SOURCE MATERIAL -
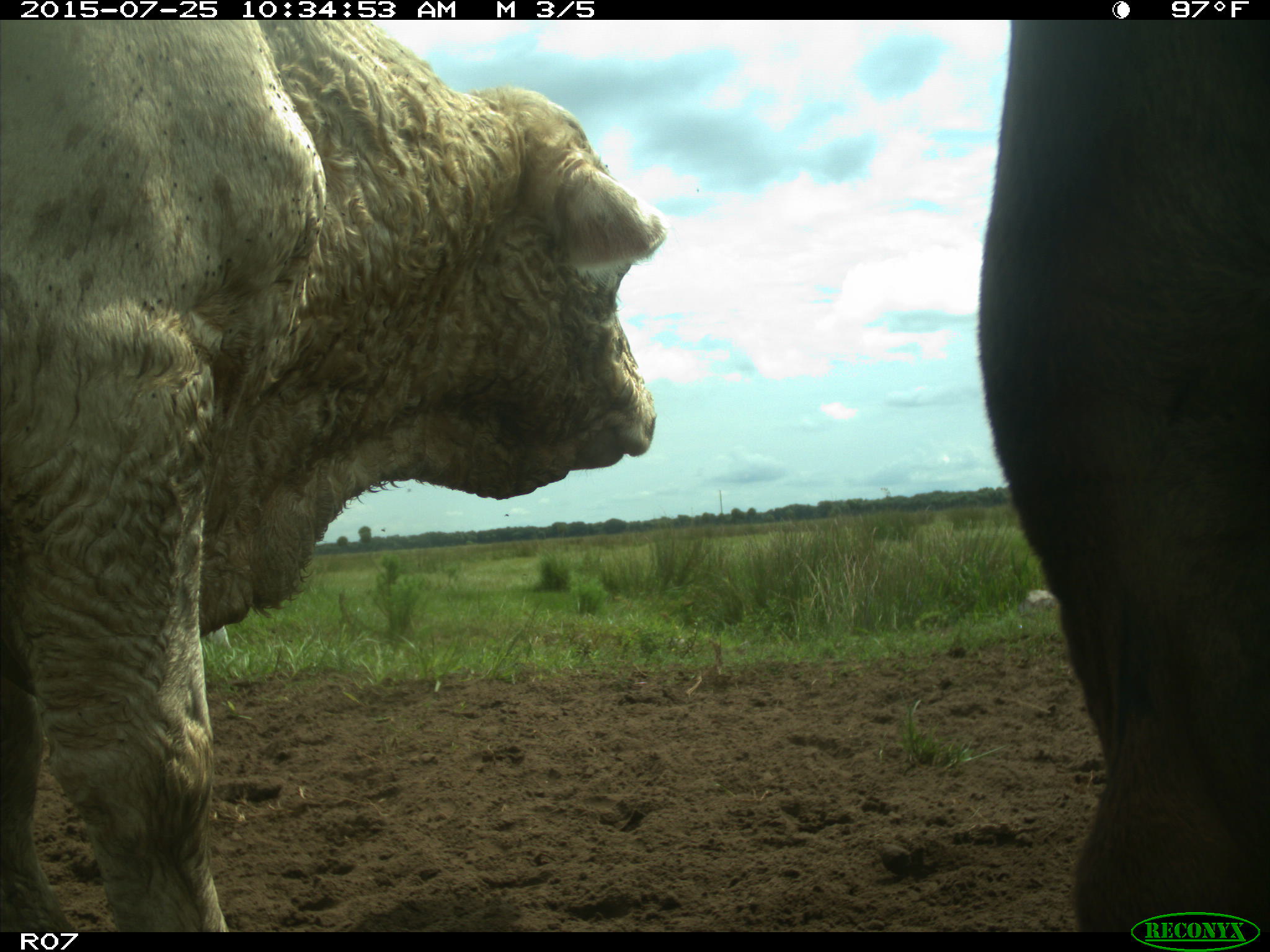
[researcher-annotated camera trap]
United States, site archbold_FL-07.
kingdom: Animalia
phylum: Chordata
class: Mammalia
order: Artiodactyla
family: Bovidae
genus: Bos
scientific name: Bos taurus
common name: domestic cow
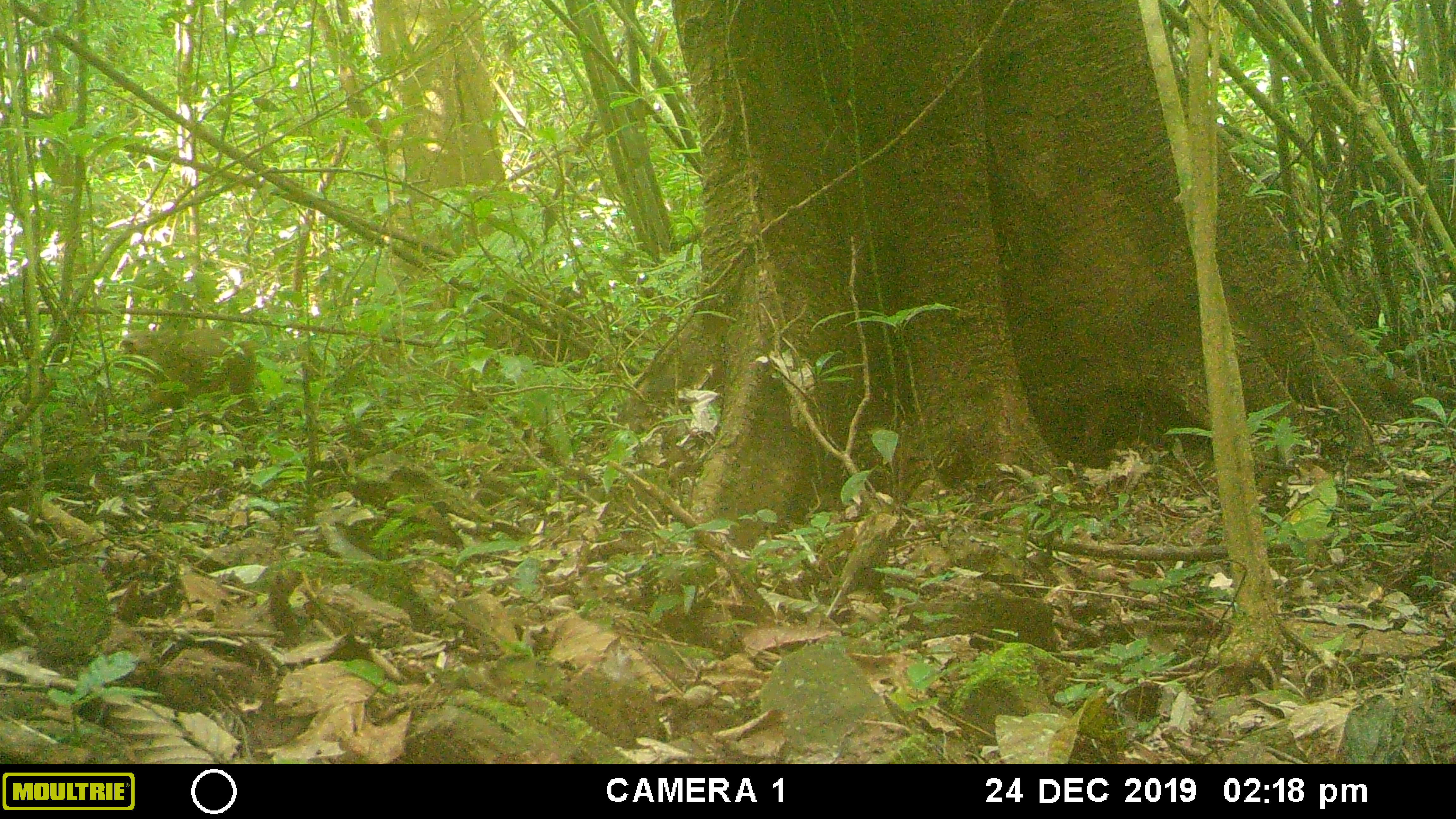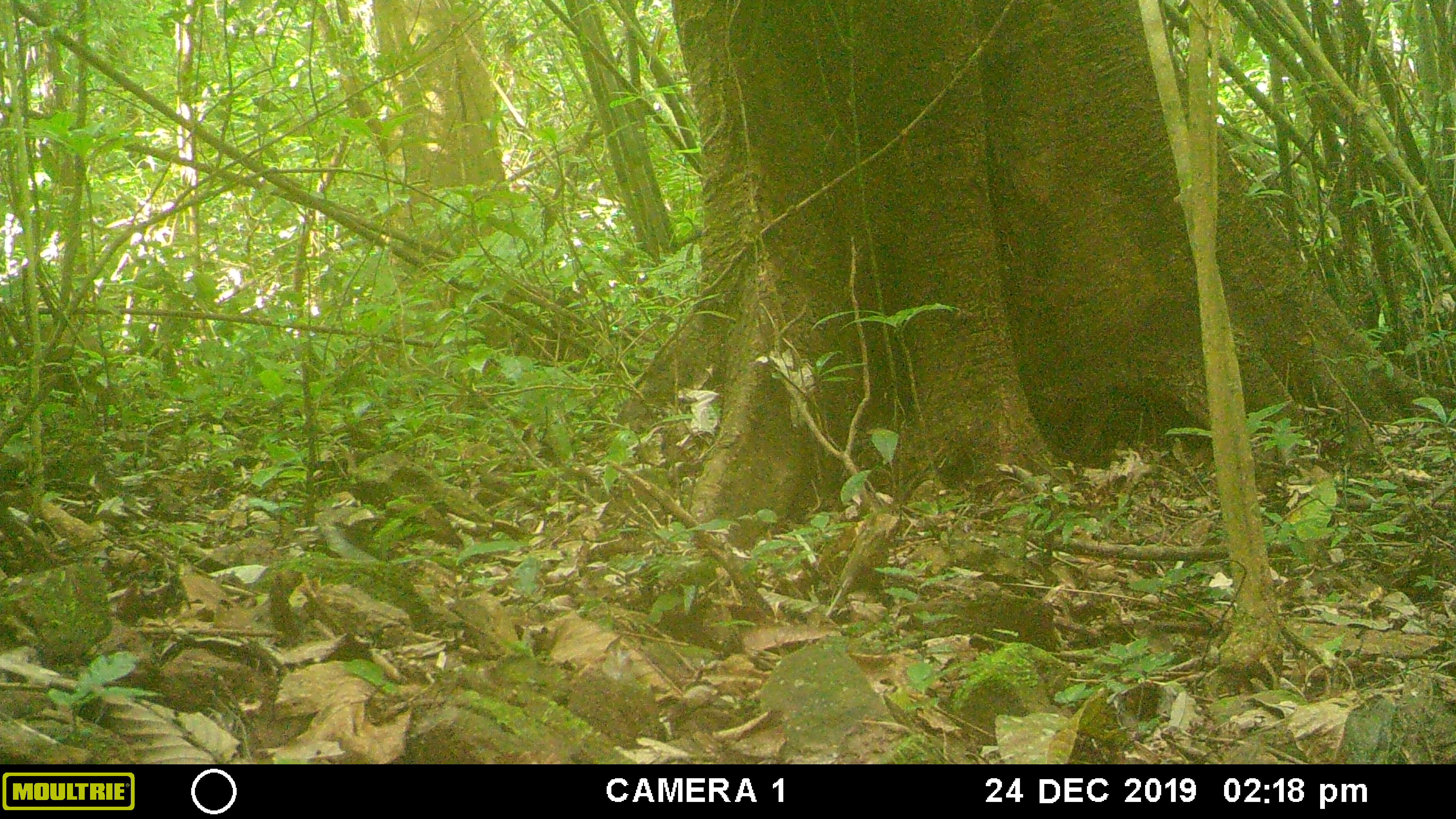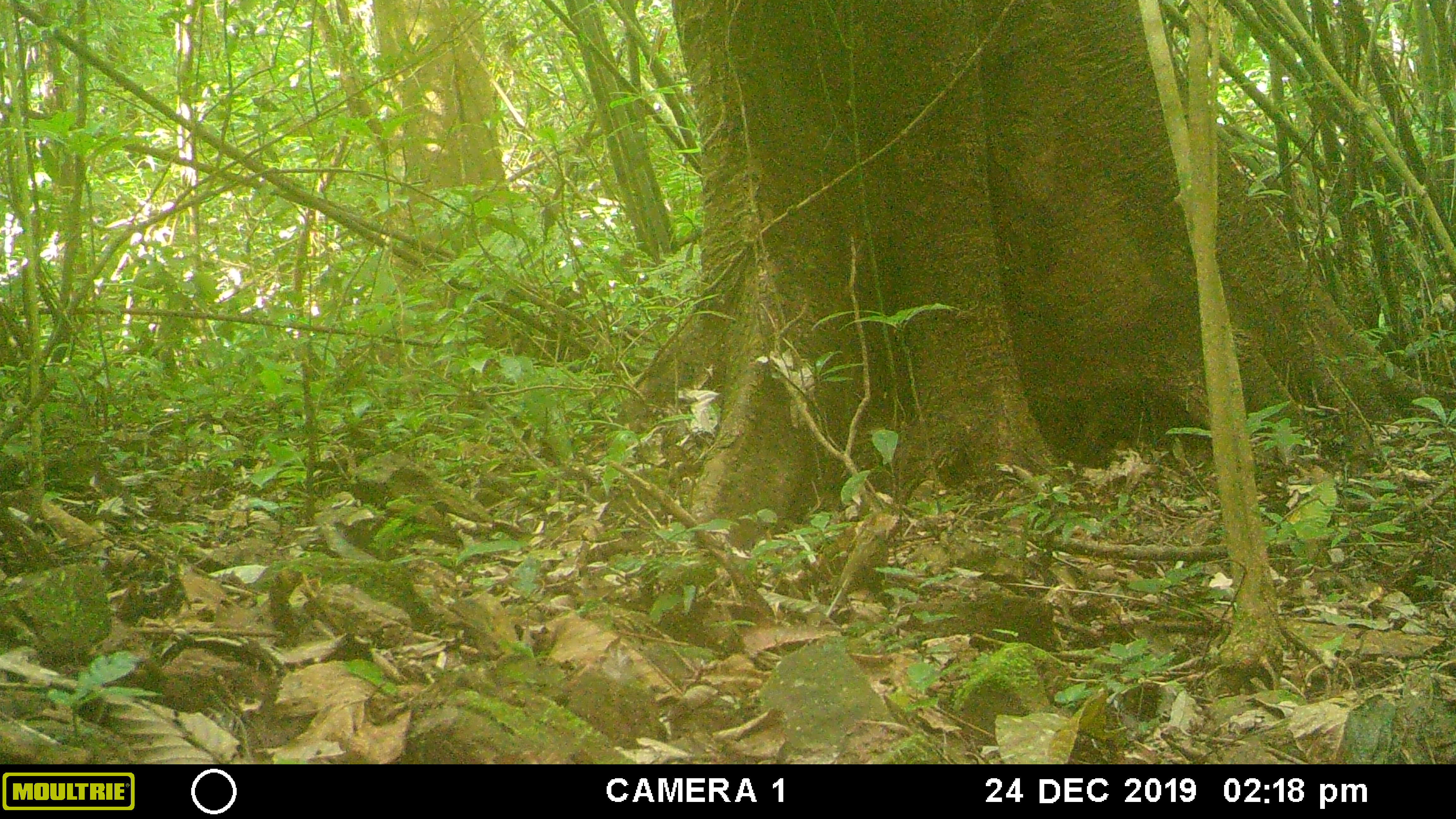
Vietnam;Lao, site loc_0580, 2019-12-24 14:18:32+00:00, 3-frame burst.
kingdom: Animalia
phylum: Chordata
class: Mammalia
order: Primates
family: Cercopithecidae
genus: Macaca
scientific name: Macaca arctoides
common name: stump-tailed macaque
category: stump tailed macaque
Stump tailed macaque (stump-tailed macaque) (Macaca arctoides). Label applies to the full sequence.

* * *

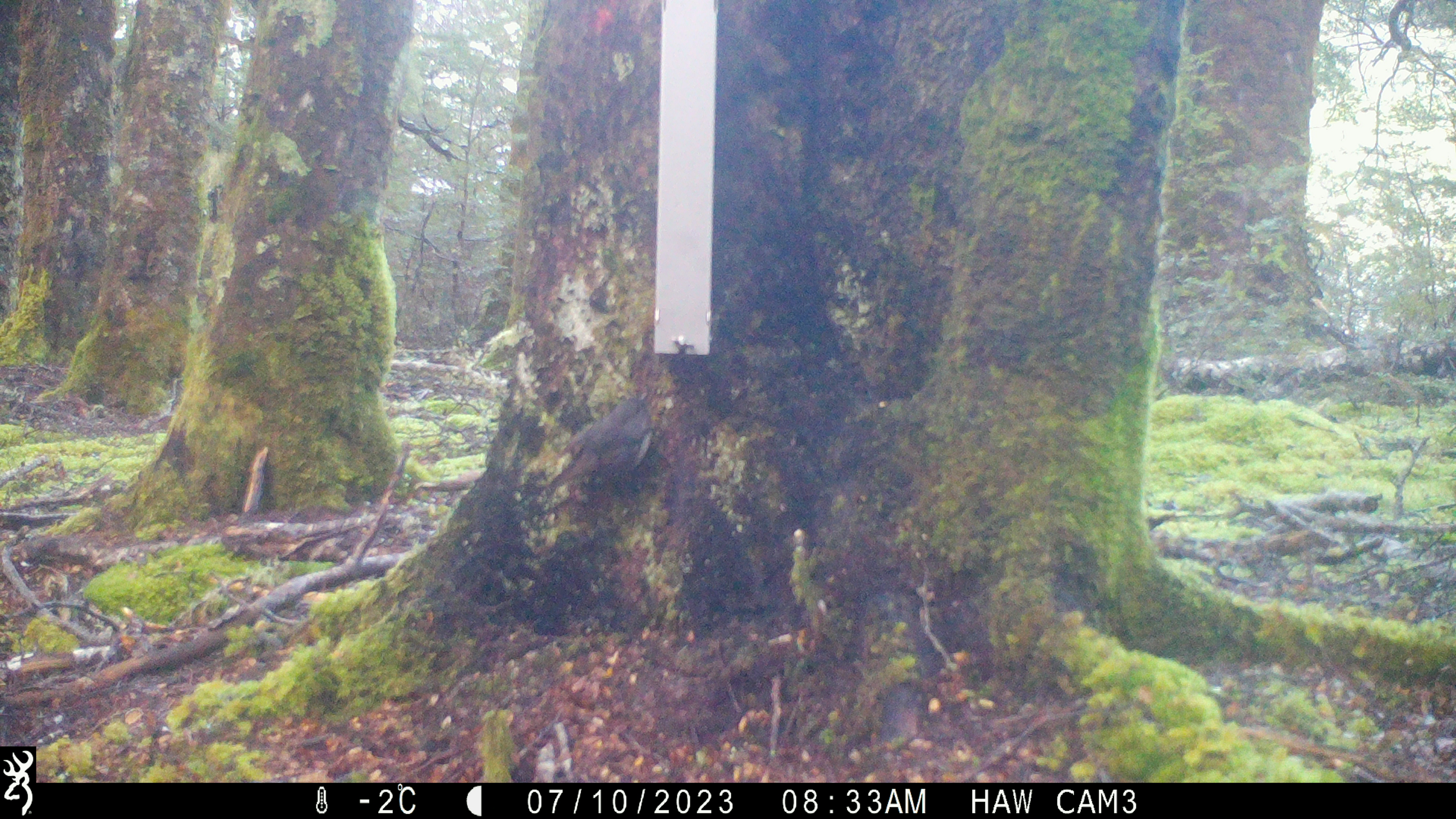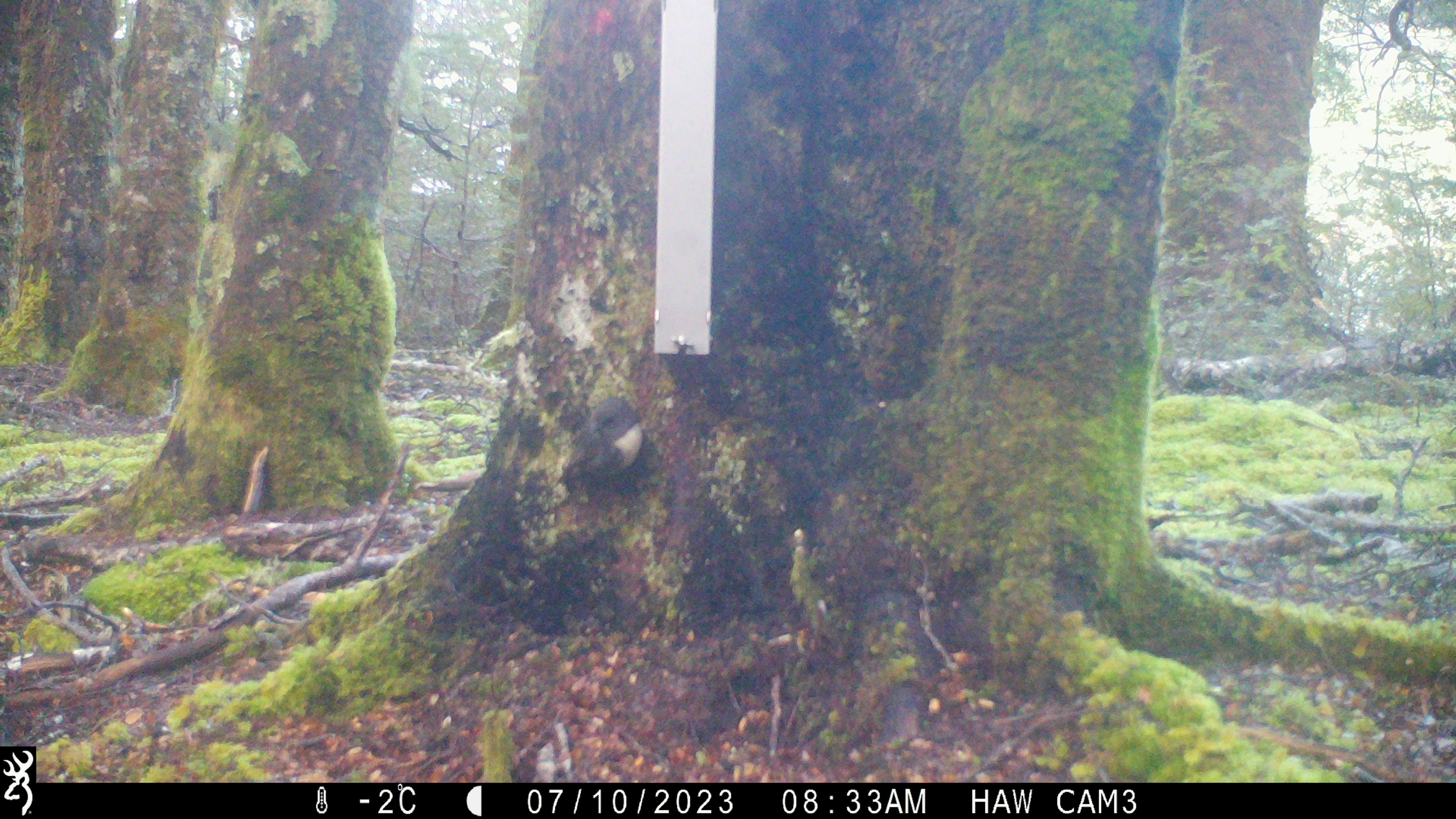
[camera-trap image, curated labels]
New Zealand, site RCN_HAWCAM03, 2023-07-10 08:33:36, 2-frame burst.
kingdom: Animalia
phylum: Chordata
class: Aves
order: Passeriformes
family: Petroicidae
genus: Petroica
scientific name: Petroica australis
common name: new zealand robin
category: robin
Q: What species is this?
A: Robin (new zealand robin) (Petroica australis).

WORK INSTRUCTION - The lines above from the one containing "scientific name: Petroica australis" through the one containing "A: Robin (new" are to be set down exactly, and no others.

TASK SOLUTION -
scientific name: Petroica australis
common name: new zealand robin
category: robin
Q: What species is this?
A: Robin (new zealand robin) (Petroica australis).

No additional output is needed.